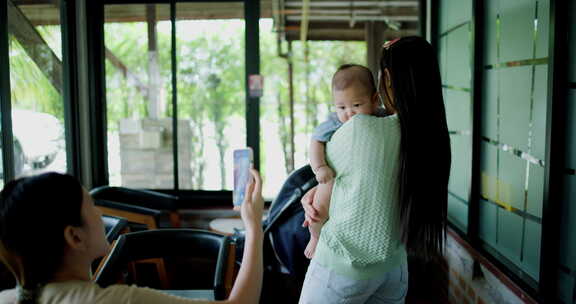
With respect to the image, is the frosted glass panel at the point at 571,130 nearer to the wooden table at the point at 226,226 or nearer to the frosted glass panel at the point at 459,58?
the frosted glass panel at the point at 459,58

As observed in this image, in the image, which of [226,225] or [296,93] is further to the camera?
[296,93]

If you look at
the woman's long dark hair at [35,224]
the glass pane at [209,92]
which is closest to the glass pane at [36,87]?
the glass pane at [209,92]

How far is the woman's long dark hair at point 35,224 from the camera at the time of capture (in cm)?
107

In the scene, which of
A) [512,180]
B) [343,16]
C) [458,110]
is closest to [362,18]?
[343,16]

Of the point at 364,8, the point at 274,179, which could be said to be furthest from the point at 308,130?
the point at 364,8

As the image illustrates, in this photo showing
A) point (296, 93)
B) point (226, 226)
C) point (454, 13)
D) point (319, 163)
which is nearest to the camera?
point (319, 163)

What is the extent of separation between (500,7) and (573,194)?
1.03m

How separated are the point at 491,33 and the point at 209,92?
2575mm

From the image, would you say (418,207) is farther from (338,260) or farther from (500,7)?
(500,7)

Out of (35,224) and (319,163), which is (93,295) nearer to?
(35,224)

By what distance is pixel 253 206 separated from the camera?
124cm

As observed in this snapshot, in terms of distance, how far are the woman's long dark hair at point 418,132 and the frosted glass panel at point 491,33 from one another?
1408 millimetres

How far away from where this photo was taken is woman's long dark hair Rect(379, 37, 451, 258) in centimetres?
128

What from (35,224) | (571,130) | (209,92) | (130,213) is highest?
(209,92)
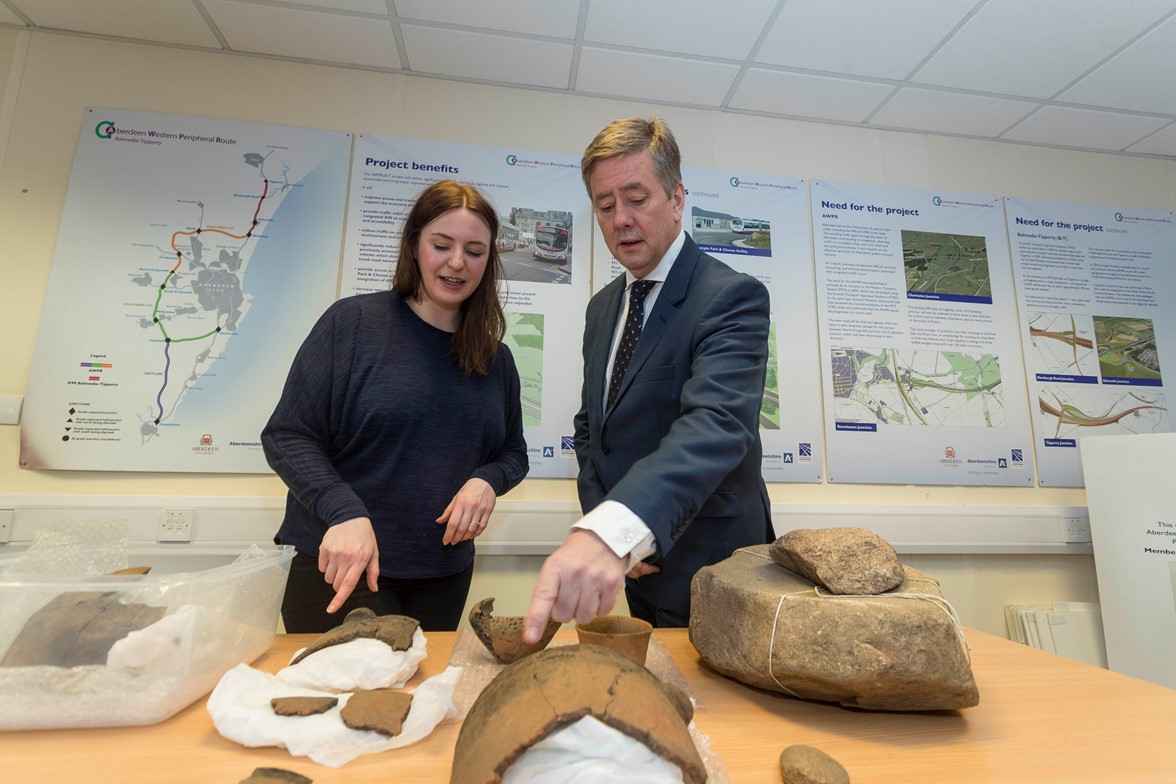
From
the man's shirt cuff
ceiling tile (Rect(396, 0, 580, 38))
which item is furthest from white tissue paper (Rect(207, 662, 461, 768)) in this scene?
ceiling tile (Rect(396, 0, 580, 38))

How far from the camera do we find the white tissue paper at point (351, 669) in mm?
686

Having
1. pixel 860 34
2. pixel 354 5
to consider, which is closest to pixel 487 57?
pixel 354 5

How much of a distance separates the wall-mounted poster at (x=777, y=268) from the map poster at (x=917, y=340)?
68 mm

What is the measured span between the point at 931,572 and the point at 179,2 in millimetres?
3398

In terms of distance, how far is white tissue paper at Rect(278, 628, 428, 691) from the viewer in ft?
2.25

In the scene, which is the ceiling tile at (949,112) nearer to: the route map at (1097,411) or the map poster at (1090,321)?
the map poster at (1090,321)

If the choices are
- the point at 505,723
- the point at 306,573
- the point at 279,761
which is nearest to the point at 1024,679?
the point at 505,723

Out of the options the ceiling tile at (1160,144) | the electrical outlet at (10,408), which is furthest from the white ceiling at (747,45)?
the electrical outlet at (10,408)

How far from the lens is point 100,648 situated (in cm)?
59

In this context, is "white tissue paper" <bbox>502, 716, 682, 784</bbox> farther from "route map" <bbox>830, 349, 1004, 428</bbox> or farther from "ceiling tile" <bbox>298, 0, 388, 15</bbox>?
"ceiling tile" <bbox>298, 0, 388, 15</bbox>

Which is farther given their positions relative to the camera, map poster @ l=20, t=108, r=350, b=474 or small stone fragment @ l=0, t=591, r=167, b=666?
map poster @ l=20, t=108, r=350, b=474

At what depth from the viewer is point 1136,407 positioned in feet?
7.56

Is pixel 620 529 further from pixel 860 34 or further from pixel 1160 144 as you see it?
pixel 1160 144

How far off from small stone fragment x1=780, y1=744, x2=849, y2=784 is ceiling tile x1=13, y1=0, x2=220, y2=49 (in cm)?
259
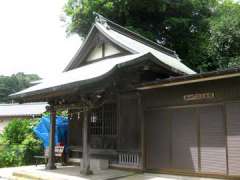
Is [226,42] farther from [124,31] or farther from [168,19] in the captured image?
[124,31]

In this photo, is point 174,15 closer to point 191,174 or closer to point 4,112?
point 4,112

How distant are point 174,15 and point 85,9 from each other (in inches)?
307

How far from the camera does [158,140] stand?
34.7 ft

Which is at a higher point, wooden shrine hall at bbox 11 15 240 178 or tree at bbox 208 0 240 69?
tree at bbox 208 0 240 69

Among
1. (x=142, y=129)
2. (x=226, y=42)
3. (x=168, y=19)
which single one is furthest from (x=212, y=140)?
(x=168, y=19)

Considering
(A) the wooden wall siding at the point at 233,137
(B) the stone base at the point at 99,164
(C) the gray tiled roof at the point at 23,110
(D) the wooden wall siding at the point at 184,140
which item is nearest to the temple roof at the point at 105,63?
(D) the wooden wall siding at the point at 184,140

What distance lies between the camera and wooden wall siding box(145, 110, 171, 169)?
10.3 metres

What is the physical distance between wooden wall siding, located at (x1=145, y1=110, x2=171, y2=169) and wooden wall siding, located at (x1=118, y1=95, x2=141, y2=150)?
0.68 meters

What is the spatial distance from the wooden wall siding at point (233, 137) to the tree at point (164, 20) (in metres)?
16.4

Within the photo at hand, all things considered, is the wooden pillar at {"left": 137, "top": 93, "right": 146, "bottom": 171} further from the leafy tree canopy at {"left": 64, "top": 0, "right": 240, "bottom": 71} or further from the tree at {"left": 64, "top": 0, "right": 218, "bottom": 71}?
the tree at {"left": 64, "top": 0, "right": 218, "bottom": 71}

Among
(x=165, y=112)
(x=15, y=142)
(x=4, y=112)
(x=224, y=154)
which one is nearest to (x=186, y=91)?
(x=165, y=112)

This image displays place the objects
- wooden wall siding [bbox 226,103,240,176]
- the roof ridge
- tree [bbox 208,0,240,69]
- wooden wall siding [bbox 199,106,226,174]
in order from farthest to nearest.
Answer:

▸ **WHAT IS ASKED**
Retype the whole listing exactly and leave the pictures out.

▸ **THE RESPONSE**
With respect to the image, is the frosted glass panel at the point at 571,130 nearer to the wooden table at the point at 226,226 or nearer to the frosted glass panel at the point at 459,58?
the frosted glass panel at the point at 459,58

As observed in this image, in the image, which of [226,225] or [296,93] is further to the camera?
[296,93]

If you look at
the woman's long dark hair at [35,224]
the glass pane at [209,92]
which is closest to the glass pane at [36,87]?
the glass pane at [209,92]

How far is the woman's long dark hair at point 35,224 from the camera at the time of capture (in cm)?
107

In the scene, which of
A) [512,180]
B) [343,16]
C) [458,110]
is closest to [362,18]?
[343,16]

Of the point at 364,8, the point at 274,179, which could be said to be furthest from the point at 308,130?
the point at 364,8

As the image illustrates, in this photo showing
A) point (296, 93)
B) point (226, 226)
C) point (454, 13)
D) point (319, 163)
which is nearest to the camera?
point (319, 163)

What is the extent of separation between (500,7) and (573,194)?
1.03m

How separated are the point at 491,33 and the point at 209,92?
2575mm

From the image, would you say (418,207) is farther from (338,260) or farther from (500,7)?
(500,7)

Out of (35,224) and (319,163), which is (93,295) nearer to?
(35,224)

By what distance is pixel 253 206 separated from the camera?
124cm

As observed in this snapshot, in terms of distance, how far are the woman's long dark hair at point 418,132 and the frosted glass panel at point 491,33 from one another?
1408 millimetres

How far away from where this photo was taken is woman's long dark hair Rect(379, 37, 451, 258) in centimetres?
128

What from (35,224) | (571,130) | (209,92) | (130,213) is highest?
(209,92)
From
the man's shirt cuff
ceiling tile (Rect(396, 0, 580, 38))
which item is furthest from white tissue paper (Rect(207, 662, 461, 768)) in this scene?
ceiling tile (Rect(396, 0, 580, 38))

How far from the camera do we find the white tissue paper at point (351, 669) in mm?
686

Having
1. pixel 860 34
2. pixel 354 5
to consider, which is closest to pixel 487 57?
pixel 354 5

How much of a distance separates the wall-mounted poster at (x=777, y=268) from the map poster at (x=917, y=340)?
68 mm

What is the measured span between the point at 931,572 and the point at 179,2 in millimetres?
3398

In terms of distance, how far is white tissue paper at Rect(278, 628, 428, 691) from the viewer in ft?
2.25

In the scene, which is the ceiling tile at (949,112) nearer to: the route map at (1097,411) or the map poster at (1090,321)?
the map poster at (1090,321)

If the choices are
- the point at 505,723
- the point at 306,573
- the point at 279,761
which is nearest to the point at 1024,679?
the point at 505,723

Out of the options the ceiling tile at (1160,144) | the electrical outlet at (10,408), which is furthest from the white ceiling at (747,45)?
the electrical outlet at (10,408)

How far from the lens is point 100,648 situated (in cm)?
59

In this context, is "white tissue paper" <bbox>502, 716, 682, 784</bbox> farther from "route map" <bbox>830, 349, 1004, 428</bbox> or farther from "ceiling tile" <bbox>298, 0, 388, 15</bbox>?
"ceiling tile" <bbox>298, 0, 388, 15</bbox>

Which is farther given their positions relative to the camera, map poster @ l=20, t=108, r=350, b=474 or small stone fragment @ l=0, t=591, r=167, b=666?
map poster @ l=20, t=108, r=350, b=474

At what depth from the viewer is point 1136,407 positioned in feet?
7.56

Is pixel 620 529 further from pixel 860 34 or further from pixel 1160 144 as you see it?
pixel 1160 144

How far off from small stone fragment x1=780, y1=744, x2=849, y2=784 is ceiling tile x1=13, y1=0, x2=220, y2=49 (in cm)?
259
Is [226,42] farther from [124,31] or farther from [168,19] in the captured image?
[124,31]

In this photo, is point 174,15 closer to point 191,174 or closer to point 4,112?
point 4,112

How distant are point 174,15 and point 85,9 from each other (in inches)?
307

How far from the camera does [158,140] stand?
34.7 ft

Which is at a higher point, wooden shrine hall at bbox 11 15 240 178 or tree at bbox 208 0 240 69?
tree at bbox 208 0 240 69

Among
1. (x=142, y=129)
2. (x=226, y=42)
3. (x=168, y=19)
which single one is furthest from (x=212, y=140)?
(x=168, y=19)

Considering
(A) the wooden wall siding at the point at 233,137
(B) the stone base at the point at 99,164
(C) the gray tiled roof at the point at 23,110
(D) the wooden wall siding at the point at 184,140
which item is nearest to the temple roof at the point at 105,63?
(D) the wooden wall siding at the point at 184,140

What distance lies between the camera and wooden wall siding box(145, 110, 171, 169)?
10.3 metres

What is the physical distance between wooden wall siding, located at (x1=145, y1=110, x2=171, y2=169) and wooden wall siding, located at (x1=118, y1=95, x2=141, y2=150)?
0.68 meters

What is the spatial distance from the wooden wall siding at point (233, 137) to the tree at point (164, 20) (in metres)?
16.4

Within the photo at hand, all things considered, is the wooden pillar at {"left": 137, "top": 93, "right": 146, "bottom": 171} further from the leafy tree canopy at {"left": 64, "top": 0, "right": 240, "bottom": 71} or further from the tree at {"left": 64, "top": 0, "right": 218, "bottom": 71}?
the tree at {"left": 64, "top": 0, "right": 218, "bottom": 71}

Among
(x=165, y=112)
(x=15, y=142)
(x=4, y=112)
(x=224, y=154)
which one is nearest to (x=186, y=91)?
(x=165, y=112)

This image displays place the objects
- wooden wall siding [bbox 226,103,240,176]
- the roof ridge
- tree [bbox 208,0,240,69]
- wooden wall siding [bbox 199,106,226,174]
in order from farthest to nearest.
Answer:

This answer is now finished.